--- Consegna 1 ---
Nell'estratto scelto, su quale numero di Arcipelago è uscito l'intervento di Arturo Calaminici?

--- Estratto scelto ---
^^^^^^^^

26 ottobre 2010

LA TRAVE NELL’OCCHIO DELLA SINISTRA


Ho una mia semplice spiegazione (forse troppo semplice) del divorzio fra politica e cultura ben descritta da Arturo Calaminici nel suo intervento sul n. 34 di Arcipelago.
La cultura progressista italiana (o meglio, i suoi intellettuali) alla fine degli anni ’70 semplicemente non è stata in grado di dare una risposta soddisfacente a due grandi eventi sotto gli occhi di tutti: la trasformazione del “socialismo realizzato” in un dispotismo burocratico e inefficiente; lo scivolare della “sinistra critica” nella “sinistra eversiva” (e dell’emancipazione libertaria nel consumismo autodistruttivo – leggi: eroina).
Per quanto ci siano state prese di distanza, prese di coscienza, ecc., di fatto buona parte della cultura era immersa se non partecipe di questi fenomeni e non ha dimostrato di avere gli anticorpi necessari per liberarsene.

^^^^^^^^

--- Materiale fornito ---
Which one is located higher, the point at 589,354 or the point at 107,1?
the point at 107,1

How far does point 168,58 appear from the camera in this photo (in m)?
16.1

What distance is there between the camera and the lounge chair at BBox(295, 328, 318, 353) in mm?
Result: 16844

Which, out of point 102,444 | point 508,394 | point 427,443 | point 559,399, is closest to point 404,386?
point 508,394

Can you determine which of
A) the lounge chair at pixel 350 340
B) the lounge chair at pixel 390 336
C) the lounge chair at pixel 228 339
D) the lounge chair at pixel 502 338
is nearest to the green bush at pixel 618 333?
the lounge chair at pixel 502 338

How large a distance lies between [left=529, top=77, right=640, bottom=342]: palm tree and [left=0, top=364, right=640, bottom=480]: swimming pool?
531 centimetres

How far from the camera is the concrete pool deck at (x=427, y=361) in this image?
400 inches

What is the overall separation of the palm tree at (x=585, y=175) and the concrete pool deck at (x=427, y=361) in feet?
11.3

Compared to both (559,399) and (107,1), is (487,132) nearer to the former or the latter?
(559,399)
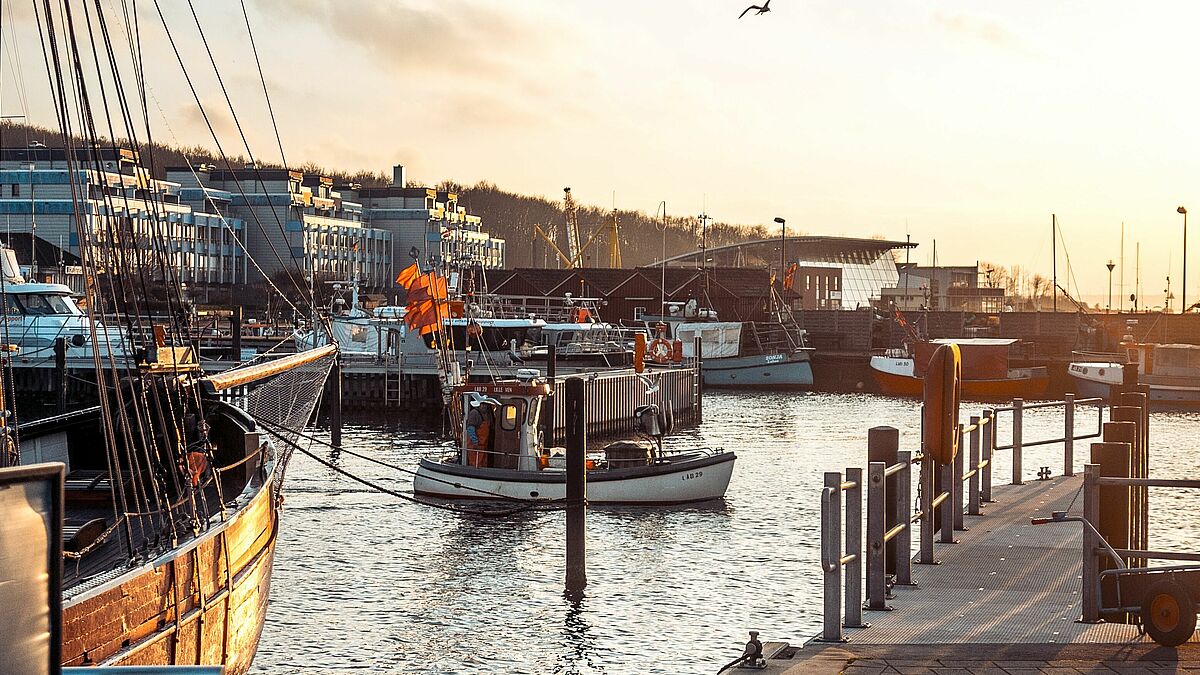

^^^^^^^^

--- Consegna 2 ---
Restituisci ogni riga che contiene la parola "camera".

--- Risposta svolta 1 ---
Sul n. 34.

--- Risposta svolta 2 ---
How far does point 168,58 appear from the camera in this photo (in m)?
What distance is there between the camera and the lounge chair at BBox(295, 328, 318, 353) in mm?
How far from the camera is the concrete pool deck at (x=427, y=361) in this image?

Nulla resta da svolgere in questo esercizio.